Artificial intelligence and network science against tax evasion

Laura Vargas-Parada

3 June 2020

A multidisciplinary team of researchers from the Centro de Ciencias de la Complejidad (C3) and the Instituto de Física, Universidad Nacional Autónoma de México (UNAM), in collaboration with the Department of Network and Data Science at Central European University, Hungary, carried out an analysis using artificial intelligence and network science to estimate the amount of value added tax (VAT) evaded in Mexico by companies issuing electronic invoices that simulate operations that were never actually carried out.

"The main aim of the research was to develop methods to identify tax evaders and to estimate the amount of money lost due to evasion," explained Carlos Gershenson by email, Coordinator of C3’s Computational Intelligence and Mathematical Modeling Program, Full Time Researcher at the Instituto de Investigaciones en Matemáticas Aplicadas y en Sistemas, UNAM, and co-author of the study.

Authors estimate that evasion due to fraudulent digital tax

Network of federal taxpayer registers (RFCs), anonymized, where the unions represent invoices issued by one node and received by another node.
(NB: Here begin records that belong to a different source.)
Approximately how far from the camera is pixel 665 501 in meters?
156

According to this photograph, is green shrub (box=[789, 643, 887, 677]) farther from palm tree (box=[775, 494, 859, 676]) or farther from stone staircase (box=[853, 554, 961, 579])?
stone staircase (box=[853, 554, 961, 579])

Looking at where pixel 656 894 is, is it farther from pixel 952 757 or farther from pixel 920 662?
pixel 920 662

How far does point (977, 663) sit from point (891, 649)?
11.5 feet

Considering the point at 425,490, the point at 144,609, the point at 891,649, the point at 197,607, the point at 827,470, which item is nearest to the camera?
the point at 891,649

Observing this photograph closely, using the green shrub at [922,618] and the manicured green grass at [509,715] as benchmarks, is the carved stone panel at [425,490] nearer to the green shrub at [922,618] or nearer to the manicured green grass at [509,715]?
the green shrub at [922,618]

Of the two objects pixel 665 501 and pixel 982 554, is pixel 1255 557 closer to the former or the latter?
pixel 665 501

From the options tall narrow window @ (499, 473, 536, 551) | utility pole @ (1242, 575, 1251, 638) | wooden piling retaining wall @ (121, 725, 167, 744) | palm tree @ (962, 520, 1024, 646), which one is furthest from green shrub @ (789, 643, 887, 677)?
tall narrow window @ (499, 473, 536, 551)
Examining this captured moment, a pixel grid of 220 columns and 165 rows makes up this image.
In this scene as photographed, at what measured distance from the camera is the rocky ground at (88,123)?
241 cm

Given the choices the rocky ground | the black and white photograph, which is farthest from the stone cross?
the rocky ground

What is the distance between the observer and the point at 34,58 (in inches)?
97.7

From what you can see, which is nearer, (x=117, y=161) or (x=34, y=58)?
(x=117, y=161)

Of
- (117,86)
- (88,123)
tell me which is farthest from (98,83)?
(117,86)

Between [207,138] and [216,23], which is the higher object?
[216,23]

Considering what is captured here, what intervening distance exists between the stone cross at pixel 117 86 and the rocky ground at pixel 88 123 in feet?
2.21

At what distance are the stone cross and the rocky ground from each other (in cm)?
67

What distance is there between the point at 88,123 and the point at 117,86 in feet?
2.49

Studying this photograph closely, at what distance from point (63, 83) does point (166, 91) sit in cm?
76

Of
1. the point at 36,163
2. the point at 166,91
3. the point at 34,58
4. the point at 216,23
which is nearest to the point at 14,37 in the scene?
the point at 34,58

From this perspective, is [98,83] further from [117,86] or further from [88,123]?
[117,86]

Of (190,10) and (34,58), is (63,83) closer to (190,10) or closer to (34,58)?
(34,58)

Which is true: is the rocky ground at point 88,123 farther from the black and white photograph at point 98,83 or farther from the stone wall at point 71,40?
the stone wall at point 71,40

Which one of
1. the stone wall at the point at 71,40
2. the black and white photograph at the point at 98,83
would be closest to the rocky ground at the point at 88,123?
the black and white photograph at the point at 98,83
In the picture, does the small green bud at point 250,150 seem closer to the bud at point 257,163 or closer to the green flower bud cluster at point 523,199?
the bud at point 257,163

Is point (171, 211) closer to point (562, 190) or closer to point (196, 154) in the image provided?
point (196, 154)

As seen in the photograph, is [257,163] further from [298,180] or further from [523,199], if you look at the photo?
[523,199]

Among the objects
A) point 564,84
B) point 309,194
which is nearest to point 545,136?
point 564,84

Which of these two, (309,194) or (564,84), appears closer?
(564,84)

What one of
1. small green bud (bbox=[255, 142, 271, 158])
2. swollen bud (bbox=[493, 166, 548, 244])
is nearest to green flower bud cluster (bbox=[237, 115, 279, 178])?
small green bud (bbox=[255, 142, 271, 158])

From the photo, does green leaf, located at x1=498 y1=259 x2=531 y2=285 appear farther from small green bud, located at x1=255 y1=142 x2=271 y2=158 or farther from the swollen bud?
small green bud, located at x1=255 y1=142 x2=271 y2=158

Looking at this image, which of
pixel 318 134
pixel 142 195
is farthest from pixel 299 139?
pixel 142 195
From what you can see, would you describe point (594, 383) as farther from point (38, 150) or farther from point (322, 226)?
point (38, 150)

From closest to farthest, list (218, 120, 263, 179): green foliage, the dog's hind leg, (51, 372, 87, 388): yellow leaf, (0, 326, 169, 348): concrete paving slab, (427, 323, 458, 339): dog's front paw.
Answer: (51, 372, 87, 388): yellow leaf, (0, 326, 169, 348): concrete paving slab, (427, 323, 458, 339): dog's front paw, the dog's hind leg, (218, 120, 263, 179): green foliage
Nodes in red are known to issue invoices for tax evasion and yellow nodes are suspected of being part of the tax evasion network.

receipts over the internet (called fraudulent CFDIs in Mexico) reached, during the period 2015 to 2018, an average of just over 60 billion pesos per year (2.5 billion USD), according to the report VAT Evasion: Network Analysis published at the web microsite of the local Tax Administration Service (called SAT), instance for which they carried out the analysis.

The researchers also found that the evading trend is increasing, having gone from 40 billion pesos in 2015 to 77 billion three years later, an increase of 93%. This evasion, according to investigators, comes from 7,677 federal taxpayer records (called RFCs) of potential tax evaders.

"This research has great merit because it uses artificial intelligence techniques to propose a public policy solution to a sensitive problem for countries with fiscal systems that have a structural weakness," said Roberto Ponce-López, Professor and Researcher at the Tecnológico de Monterrey, who was not involved in the study. "The authors used data science to tackle an endemic problem in developing countries. Identifying and contextualizing technological tools developed in industrialized countries to tackle local problems requires sensitivity and creativity.”

According to Tomás Veloz, advisor on data science at the Office of the Comptroller General of the Republic of Chile and who did not participate in the study, this project allows, “with a very small investment, to solve a problem that has an important impact in the correct performance of the State and the trust of the people in the public administration.”

Complex systems

For the analysis, scientists used methods developed in the study of complex systems that allow the analysis of a large amount of data. In this case, the analyzed data were all the digital tax vouchers issued in Mexico between January 2015 and December 2018, anonymized and aggregated by month.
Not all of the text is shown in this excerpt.